What the exercise asks -> Reproduce the following listing line for line, with no changes to any word, number, or punctuation mark.

Material ->

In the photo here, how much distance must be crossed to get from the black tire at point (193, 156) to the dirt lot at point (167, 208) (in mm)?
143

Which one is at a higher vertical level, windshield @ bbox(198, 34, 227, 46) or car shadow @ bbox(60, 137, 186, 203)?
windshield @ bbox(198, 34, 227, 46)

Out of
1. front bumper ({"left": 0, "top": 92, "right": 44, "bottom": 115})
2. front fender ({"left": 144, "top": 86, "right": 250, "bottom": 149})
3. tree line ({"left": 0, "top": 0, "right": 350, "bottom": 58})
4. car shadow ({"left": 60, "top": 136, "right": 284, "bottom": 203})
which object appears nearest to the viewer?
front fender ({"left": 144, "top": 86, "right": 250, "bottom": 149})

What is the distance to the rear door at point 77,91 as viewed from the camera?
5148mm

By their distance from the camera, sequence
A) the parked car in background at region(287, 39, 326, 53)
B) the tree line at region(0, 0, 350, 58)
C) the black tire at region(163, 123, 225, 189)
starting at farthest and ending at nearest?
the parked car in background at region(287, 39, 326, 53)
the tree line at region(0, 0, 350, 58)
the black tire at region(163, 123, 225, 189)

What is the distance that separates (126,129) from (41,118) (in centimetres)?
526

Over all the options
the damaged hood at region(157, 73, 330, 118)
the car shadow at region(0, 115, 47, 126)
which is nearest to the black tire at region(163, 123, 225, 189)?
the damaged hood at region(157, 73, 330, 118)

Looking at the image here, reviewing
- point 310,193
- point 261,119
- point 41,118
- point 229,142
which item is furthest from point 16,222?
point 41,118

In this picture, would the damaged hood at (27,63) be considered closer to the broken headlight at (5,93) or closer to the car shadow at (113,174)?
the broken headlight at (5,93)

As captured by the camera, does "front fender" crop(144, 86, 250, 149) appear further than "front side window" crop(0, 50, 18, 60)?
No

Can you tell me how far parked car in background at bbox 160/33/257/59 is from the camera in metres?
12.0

Solved problem ->
In the photo here, how much distance must be crossed to get from the black tire at point (193, 156) to the dirt lot at point (167, 208) (in mm)?
143

Which one is at a higher vertical level, windshield @ bbox(198, 34, 227, 46) or car shadow @ bbox(60, 137, 186, 203)?
windshield @ bbox(198, 34, 227, 46)

Out of
1. front bumper ({"left": 0, "top": 92, "right": 44, "bottom": 115})
2. front fender ({"left": 144, "top": 86, "right": 250, "bottom": 149})
3. tree line ({"left": 0, "top": 0, "right": 350, "bottom": 58})
4. car shadow ({"left": 60, "top": 136, "right": 284, "bottom": 203})
which object appears nearest to the viewer?
front fender ({"left": 144, "top": 86, "right": 250, "bottom": 149})

What is the distance to the rear door at point 77,91 as viewed from the camera?
5148mm

By their distance from the camera, sequence
A) the parked car in background at region(287, 39, 326, 53)
B) the tree line at region(0, 0, 350, 58)
C) the black tire at region(163, 123, 225, 189)
starting at farthest and ending at nearest?
the parked car in background at region(287, 39, 326, 53)
the tree line at region(0, 0, 350, 58)
the black tire at region(163, 123, 225, 189)

What is the distance that separates (126,129) from (41,118) (in centimetres)?
526

Over all the options
the damaged hood at region(157, 73, 330, 118)
the car shadow at region(0, 115, 47, 126)
which is nearest to the black tire at region(163, 123, 225, 189)?
the damaged hood at region(157, 73, 330, 118)

Looking at the image here, reviewing
- point 310,193
- point 261,119
- point 41,118
- point 229,142
which item is furthest from point 16,222?
point 41,118

In this picture, would the damaged hood at (27,63) be considered closer to the broken headlight at (5,93) or closer to the car shadow at (113,174)?
the broken headlight at (5,93)

As captured by the camera, does "front fender" crop(144, 86, 250, 149) appear further than "front side window" crop(0, 50, 18, 60)?
No

Can you tell me how far parked car in background at bbox 160/33/257/59 is from the camera in metres?
12.0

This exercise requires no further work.